CANTON  The Canton Museum of Art presented its 28th annual Stark County High School Art Exhibit. The artworks from students from schools all over the county was on view March 20 through April 7, 2019, in the Museum’s lower galleries. The exhibit is a judged show and more than $5,500 was awarded in scholarships to first, second and third place winners.
Two Jackson High School seniors placed in this year’s show. Shanglan Li placed second with her piece called "Chirality" and Mary Visco received an honorable mention for her piece titled "Dreams:Victoria." Shanglan received $1,900 in scholarship money and Mary received a scholarship to attend classes at CMA’s School of Art.

The Stark County High School Art Exhibition is platform for aspiring, teenage artists to have their work exhibited in a museum setting. All pieces presented were original works created as part of each participating school’s curriculum and chosen by the school’s art instructor. Works are judged on both originality and technical ability.
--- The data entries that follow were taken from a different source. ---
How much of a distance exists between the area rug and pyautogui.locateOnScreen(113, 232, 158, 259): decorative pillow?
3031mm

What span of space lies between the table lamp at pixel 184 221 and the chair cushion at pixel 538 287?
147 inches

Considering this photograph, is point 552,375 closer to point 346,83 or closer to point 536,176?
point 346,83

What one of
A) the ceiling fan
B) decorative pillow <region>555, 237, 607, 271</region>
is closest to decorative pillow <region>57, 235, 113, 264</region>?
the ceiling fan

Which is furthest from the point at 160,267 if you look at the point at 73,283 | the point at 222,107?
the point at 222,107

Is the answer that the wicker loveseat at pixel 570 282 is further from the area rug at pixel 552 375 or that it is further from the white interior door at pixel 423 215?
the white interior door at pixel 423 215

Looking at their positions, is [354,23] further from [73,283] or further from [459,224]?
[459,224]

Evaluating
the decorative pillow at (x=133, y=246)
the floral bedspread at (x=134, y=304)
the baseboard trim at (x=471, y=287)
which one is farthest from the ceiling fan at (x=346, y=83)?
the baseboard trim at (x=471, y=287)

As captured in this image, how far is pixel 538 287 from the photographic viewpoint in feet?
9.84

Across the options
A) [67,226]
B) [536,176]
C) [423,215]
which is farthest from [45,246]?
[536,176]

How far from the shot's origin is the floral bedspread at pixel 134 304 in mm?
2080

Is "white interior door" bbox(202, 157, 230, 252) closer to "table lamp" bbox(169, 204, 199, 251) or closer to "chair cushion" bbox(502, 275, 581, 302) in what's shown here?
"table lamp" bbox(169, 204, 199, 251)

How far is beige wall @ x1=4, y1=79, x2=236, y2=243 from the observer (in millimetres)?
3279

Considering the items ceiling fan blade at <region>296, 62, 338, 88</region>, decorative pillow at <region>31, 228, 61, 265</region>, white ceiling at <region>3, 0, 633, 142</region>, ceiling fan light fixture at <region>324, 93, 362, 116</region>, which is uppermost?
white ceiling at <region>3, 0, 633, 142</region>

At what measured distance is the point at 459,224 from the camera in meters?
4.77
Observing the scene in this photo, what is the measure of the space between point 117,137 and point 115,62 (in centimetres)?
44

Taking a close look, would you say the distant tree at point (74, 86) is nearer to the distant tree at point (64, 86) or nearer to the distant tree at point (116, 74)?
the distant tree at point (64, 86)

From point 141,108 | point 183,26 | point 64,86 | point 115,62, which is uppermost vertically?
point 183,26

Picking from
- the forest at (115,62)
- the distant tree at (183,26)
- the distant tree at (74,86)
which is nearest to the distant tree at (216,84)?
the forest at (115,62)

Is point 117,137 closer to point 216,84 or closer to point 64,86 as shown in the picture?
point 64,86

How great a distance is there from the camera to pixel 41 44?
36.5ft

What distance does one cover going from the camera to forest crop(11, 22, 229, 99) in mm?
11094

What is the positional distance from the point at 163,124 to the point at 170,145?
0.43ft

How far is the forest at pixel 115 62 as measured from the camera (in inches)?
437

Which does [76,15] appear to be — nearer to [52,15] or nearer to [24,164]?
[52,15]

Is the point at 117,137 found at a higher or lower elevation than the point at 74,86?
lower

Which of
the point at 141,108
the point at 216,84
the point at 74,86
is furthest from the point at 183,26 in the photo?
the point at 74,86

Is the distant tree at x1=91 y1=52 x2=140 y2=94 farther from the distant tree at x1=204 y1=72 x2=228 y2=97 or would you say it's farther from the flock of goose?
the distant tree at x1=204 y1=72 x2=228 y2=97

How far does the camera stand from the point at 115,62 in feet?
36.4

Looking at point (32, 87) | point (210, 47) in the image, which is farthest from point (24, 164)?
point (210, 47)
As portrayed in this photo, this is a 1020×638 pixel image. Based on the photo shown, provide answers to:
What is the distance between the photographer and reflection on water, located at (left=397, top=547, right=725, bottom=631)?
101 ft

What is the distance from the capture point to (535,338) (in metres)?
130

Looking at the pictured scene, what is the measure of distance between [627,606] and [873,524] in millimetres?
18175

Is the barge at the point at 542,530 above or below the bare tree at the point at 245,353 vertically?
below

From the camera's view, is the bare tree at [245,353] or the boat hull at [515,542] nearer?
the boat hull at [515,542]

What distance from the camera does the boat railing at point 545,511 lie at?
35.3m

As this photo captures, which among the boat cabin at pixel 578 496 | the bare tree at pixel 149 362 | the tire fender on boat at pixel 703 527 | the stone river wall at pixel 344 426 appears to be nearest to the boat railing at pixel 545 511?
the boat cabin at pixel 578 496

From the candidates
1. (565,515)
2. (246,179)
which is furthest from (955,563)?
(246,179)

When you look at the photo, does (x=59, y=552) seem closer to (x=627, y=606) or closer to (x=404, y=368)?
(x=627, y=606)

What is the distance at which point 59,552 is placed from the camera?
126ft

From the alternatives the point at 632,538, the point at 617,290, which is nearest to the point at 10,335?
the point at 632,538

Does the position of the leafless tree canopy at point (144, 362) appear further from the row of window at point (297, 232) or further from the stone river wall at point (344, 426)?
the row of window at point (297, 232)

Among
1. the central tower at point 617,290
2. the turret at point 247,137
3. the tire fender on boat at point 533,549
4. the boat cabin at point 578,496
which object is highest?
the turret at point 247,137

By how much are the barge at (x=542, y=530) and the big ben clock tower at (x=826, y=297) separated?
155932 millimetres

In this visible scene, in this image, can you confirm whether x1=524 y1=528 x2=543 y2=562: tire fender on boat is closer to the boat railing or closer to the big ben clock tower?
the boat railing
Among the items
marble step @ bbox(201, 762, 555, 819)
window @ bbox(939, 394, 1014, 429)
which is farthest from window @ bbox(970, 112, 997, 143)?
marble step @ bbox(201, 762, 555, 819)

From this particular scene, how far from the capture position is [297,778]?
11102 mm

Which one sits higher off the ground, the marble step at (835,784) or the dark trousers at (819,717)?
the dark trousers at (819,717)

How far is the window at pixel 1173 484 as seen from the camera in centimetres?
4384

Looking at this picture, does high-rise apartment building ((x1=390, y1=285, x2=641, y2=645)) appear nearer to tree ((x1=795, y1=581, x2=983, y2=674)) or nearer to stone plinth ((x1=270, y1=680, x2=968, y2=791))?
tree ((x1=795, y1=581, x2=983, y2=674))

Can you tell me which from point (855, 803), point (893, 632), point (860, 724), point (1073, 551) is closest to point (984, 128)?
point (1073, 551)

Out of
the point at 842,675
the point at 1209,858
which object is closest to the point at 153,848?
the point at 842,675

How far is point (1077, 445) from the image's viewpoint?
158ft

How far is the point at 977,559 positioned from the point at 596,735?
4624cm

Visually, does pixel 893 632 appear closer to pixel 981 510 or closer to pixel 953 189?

Visual art teacher at Jackson High School, Lisa Ayres Surber, said that Jackson students have submitted works for a number of years to the prestigious show.

“We were able to submit up to 10 pieces and we submitted 10 pieces,” Ayres Surber said. “I’m super proud of both of the art students who placed this year. Shanglan’s piece was unique because she did something in metal smithing for making jewelry which is different for high school art students.”

She said she has taught both students since the eighth grade and and said, “It’s been fun to see their growth as artists.”

Li described her piece as a crystal placed between two pieces of metal. The top piece had holes in it so the “crystal could peak out.”

“It has a 3D element to it, I think it’s simplistic with a certain element of charm, all of my pieces incorporate natural form and organic elements," she said.

Li said it was amazing being in the show and she thought she placed second in the show because, “I take pride in my work because there isn’t much metal smithing around the area and I bring uniqueness and originalty to my work.”

Li is planning on attending college but hasn’t decided on a major. She said she will continue to dabble in metal smithing.

Visco created a series of works centered on the dreams of her friends. The piece that won Honoable Mention was based on her friend Victoria’s dream of being on a beach. She titled the piece Dreams: Victoria.

She believes the piece stood out because, “I try to pay special attention to details like the ripples in her shirt and the facial expression which looks like she is daydreaming.”

Visco is happy to have the chance to attend the art classes at CMA and is planning to take an oil painting class this summer. She is thinking of majoring in art in college possibly going into gallery or illustration type work.

“This was an awesome experience exhibiting in the CMA. I’ve been through the museum many times to view works by professional artists before and to know that my art was displayed in the same area as the professionals was an amazing opportunity,” Mary said.

More than 100 pieces were on display from school districts from around the county. There was an awards ceremony held on April 6 when more than $5,500 in college financial awards were presented to the First, Second and Third Place. Ten  honorable mention awards were also presented, with each winner receiving a scholarship for classes with the CMA’s School of Art.